At six o’clock we were still sitting together. She told me about her start in America. At the Olympic Games in Berlin she’d met her husband and moved with him to Los Angeles. ‘Do you know what I found most difficult? Wearing my bathing suit in the sauna.’
Then she had to leave for her night shift with the help line. I went back to Perry’s and merely took a six-pack of beer to bed with me. The next morning I wrote Vera Muller a postcard over breakfast, settled the bill, and drove to the airport. In the evening I was in Pittsburgh. There was snow on the ground.
4 Demolishing Sergej
The cabs that took me to the hotel in the evening and to the ballet the next morning were every bit as yellow as those in San Francisco. It was nine, the ensemble was already in the midst of a rehearsal, at ten they took a break and I was directed to the Mannheimers.
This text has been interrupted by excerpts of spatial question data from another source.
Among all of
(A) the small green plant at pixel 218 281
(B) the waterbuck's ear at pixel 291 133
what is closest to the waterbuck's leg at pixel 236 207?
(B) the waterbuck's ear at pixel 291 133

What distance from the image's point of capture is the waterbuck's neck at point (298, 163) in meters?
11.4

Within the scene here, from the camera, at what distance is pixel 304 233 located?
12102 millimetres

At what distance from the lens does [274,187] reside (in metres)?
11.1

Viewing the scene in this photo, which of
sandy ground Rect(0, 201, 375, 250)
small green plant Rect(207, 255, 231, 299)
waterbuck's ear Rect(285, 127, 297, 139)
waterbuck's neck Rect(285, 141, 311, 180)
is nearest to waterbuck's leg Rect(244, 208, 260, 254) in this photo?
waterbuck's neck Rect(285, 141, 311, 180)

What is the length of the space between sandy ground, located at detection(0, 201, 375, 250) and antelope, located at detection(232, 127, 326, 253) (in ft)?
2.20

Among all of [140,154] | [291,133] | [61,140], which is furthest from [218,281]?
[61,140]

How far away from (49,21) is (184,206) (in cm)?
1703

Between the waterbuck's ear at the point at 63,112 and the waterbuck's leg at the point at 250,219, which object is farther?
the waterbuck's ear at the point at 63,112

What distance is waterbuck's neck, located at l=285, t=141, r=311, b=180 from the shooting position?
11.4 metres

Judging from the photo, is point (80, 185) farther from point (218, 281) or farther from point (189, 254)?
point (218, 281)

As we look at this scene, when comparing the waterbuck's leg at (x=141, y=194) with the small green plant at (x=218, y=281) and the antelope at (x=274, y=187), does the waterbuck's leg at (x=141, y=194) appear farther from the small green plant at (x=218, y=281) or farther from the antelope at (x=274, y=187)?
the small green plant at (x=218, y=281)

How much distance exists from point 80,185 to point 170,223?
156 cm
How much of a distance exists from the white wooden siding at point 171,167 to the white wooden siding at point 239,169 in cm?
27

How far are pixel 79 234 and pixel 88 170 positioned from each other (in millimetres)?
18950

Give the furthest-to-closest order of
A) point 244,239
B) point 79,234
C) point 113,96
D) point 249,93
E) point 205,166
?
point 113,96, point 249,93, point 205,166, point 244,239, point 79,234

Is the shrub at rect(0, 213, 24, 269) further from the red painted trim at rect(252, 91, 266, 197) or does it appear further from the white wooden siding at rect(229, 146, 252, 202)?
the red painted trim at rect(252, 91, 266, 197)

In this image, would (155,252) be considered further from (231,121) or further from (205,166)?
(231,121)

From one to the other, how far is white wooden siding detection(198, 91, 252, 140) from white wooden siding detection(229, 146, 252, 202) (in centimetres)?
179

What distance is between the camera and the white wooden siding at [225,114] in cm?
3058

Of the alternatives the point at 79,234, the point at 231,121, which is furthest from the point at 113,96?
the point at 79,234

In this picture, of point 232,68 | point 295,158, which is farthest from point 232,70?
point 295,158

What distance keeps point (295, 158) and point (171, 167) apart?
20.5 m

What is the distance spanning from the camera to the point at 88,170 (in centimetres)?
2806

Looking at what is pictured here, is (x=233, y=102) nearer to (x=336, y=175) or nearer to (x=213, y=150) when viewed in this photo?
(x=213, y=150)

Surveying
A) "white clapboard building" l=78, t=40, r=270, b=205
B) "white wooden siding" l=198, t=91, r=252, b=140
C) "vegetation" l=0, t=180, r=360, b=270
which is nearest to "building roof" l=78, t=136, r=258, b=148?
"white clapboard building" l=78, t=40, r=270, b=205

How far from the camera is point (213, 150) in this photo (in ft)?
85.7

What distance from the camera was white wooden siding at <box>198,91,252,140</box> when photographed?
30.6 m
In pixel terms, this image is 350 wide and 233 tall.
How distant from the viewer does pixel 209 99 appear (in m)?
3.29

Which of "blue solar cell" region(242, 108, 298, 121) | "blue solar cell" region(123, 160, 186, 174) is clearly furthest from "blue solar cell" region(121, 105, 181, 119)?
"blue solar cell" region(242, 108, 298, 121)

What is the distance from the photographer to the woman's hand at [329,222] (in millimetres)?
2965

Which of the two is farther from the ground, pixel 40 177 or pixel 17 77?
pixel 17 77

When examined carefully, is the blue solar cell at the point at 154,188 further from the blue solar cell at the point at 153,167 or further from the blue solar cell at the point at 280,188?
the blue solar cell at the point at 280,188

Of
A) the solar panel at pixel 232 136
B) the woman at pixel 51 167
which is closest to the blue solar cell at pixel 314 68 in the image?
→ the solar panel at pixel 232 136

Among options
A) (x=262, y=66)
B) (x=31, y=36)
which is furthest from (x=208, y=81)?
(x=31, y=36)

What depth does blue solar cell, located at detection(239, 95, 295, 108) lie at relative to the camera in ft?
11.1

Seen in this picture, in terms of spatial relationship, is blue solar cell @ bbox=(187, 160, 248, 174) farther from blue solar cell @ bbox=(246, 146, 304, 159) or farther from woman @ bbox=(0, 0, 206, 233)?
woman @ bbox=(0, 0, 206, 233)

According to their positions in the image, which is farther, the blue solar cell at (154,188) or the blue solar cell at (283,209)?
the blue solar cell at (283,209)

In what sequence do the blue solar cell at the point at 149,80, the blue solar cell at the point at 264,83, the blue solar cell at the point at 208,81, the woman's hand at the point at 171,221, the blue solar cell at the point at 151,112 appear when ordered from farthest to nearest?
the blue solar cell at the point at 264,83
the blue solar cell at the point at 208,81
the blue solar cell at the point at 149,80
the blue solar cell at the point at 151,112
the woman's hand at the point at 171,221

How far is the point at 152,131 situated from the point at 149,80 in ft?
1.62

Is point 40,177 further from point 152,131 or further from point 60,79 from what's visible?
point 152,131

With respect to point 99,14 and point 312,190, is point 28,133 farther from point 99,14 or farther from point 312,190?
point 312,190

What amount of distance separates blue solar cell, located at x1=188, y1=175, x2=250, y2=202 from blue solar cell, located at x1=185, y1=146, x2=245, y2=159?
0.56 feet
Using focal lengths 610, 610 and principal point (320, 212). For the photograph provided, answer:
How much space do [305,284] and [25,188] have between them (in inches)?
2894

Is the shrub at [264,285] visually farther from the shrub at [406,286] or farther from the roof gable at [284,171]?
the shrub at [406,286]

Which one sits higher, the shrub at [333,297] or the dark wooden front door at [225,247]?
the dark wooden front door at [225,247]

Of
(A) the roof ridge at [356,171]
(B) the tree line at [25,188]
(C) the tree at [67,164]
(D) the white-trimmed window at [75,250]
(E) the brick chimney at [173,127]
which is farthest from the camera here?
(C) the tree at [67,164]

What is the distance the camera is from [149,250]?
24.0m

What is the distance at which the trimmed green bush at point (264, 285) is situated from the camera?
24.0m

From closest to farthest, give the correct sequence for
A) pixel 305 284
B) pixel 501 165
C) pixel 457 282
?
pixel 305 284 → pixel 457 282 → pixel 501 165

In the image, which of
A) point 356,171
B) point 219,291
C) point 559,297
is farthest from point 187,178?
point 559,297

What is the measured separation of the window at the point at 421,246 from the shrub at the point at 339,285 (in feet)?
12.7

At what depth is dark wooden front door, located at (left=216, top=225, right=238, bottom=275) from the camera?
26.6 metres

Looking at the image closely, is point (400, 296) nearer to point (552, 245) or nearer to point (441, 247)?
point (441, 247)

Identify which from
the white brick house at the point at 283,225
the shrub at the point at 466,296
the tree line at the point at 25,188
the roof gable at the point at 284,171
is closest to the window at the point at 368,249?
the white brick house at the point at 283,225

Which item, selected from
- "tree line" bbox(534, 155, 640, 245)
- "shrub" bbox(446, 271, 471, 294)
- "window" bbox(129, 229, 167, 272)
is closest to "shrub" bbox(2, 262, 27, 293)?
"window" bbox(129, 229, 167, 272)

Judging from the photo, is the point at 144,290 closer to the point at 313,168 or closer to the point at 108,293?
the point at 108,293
They were standing in tights and leotards next to the radiators, yoghurt in hand.
When I introduced myself and the subject of my visit, they could hardly believe I’d come all this way just for them.
‘Did you know about Sergej?’ Hanne turned to Joschka. ‘Hey, I mean, I feel just devastated.’
Joschka was startled, too. ‘If we can help Sergej in any way… I’ll have a word with the boss. It should be fine for us to start again at eleven o’clock. That way we can sit down together in the canteen and talk.’
The canteen was empty. Through the window I looked onto a park with tall, bare trees. Mothers were out with their children, Eskimos in padded overalls, romping around in the snow.
‘All right, I mean, it’s really important for me to share what I know about Sergej,’ she said. ‘I’d find it, like, absolutely awful, if someone thought… if someone got the wrong… Sergej, he’s so incredibly sensitive. And he’s so vulnerable, not at all macho. You see, that’s why he couldn’t have done it for starters, he was always terribly afraid of injuries.’
Joschka wasn’t so sure. He stirred the contents of his Styrofoam cup with a little plastic stick, contemplatively.